O PT iniciou ali sua persistente trajetória, com Lula disputando a primeira de suas cinco eleições presidenciais. Ninguém disputou o Planalto mais do que o petista.
O PSDB, com Mário Covas (1930-2001), deu o sinal do que viria mais adiante com Fernando Henrique Cardoso. Covas escolheu como ideia-força de sua campanha a necessidade de dar um "choque de capitalismo" no Brasil. Coube a FHC, em sua gestão na Presidência, promover o maior programa de venda de empresas estatais da história a partir de 1995.
Fernando Collor de Mello, filiado ao nanico PRN, o Partido da Renovação Nacional, foi também o prenúncio de um democratismo renitente na política nacional: a tolerância com partidos sem voto, mas com muito dinheiro do fundo partidário e tempo de rádio e de TV para barganhar nas campanhas eleitorais.

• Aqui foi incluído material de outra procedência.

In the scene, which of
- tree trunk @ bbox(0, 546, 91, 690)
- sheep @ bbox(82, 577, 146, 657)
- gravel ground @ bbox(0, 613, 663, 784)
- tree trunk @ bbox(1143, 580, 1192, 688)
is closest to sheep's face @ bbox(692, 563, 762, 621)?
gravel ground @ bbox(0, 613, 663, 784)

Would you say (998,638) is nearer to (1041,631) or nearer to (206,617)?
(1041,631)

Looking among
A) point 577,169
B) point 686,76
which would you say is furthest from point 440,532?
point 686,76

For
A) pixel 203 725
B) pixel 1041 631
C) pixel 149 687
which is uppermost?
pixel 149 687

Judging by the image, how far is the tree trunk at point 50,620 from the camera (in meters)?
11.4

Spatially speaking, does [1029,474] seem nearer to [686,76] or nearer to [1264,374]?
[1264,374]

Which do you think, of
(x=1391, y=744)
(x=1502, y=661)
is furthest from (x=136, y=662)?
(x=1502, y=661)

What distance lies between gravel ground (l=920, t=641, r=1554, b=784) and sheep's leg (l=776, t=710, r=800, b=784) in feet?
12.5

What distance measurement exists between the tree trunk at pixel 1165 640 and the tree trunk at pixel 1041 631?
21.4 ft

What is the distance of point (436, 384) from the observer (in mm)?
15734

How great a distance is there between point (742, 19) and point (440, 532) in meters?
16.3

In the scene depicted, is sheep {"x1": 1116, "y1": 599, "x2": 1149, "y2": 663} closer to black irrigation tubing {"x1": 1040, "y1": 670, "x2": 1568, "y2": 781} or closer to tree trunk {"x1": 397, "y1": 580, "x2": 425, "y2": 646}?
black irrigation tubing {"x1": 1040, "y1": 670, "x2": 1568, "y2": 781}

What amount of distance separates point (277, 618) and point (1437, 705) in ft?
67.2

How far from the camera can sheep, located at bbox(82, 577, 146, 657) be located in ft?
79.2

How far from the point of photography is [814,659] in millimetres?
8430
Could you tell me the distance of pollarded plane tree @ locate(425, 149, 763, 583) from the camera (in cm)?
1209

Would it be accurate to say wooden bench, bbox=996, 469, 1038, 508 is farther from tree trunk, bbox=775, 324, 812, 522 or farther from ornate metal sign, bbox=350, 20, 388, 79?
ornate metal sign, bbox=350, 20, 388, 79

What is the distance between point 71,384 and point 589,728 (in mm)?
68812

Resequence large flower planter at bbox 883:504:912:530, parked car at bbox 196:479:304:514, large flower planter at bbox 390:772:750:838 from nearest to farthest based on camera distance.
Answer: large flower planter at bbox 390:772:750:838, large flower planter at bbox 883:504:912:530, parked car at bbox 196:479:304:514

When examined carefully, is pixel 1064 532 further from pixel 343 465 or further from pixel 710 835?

O sistema eleitoral e partidário não se livra dessas agremiações porque todas são úteis a quem está no poder. Fazem o serviço sujo. Foi assim na votação da emenda da reeleição de Fernando Henrique Cardoso, em 1998, quando houve compra de votos, e no esquema do mensalão promovido durante o governo Lula.
Os nanicos começaram a funcionar nacionalmente dessa maneira em 1989 ao terem ajudado Collor. O então quase desconhecido governador alagoano se viabilizou aparecendo nos programas de TV de partidos pequenos. Collor fez escola. O modelo é usado até hoje.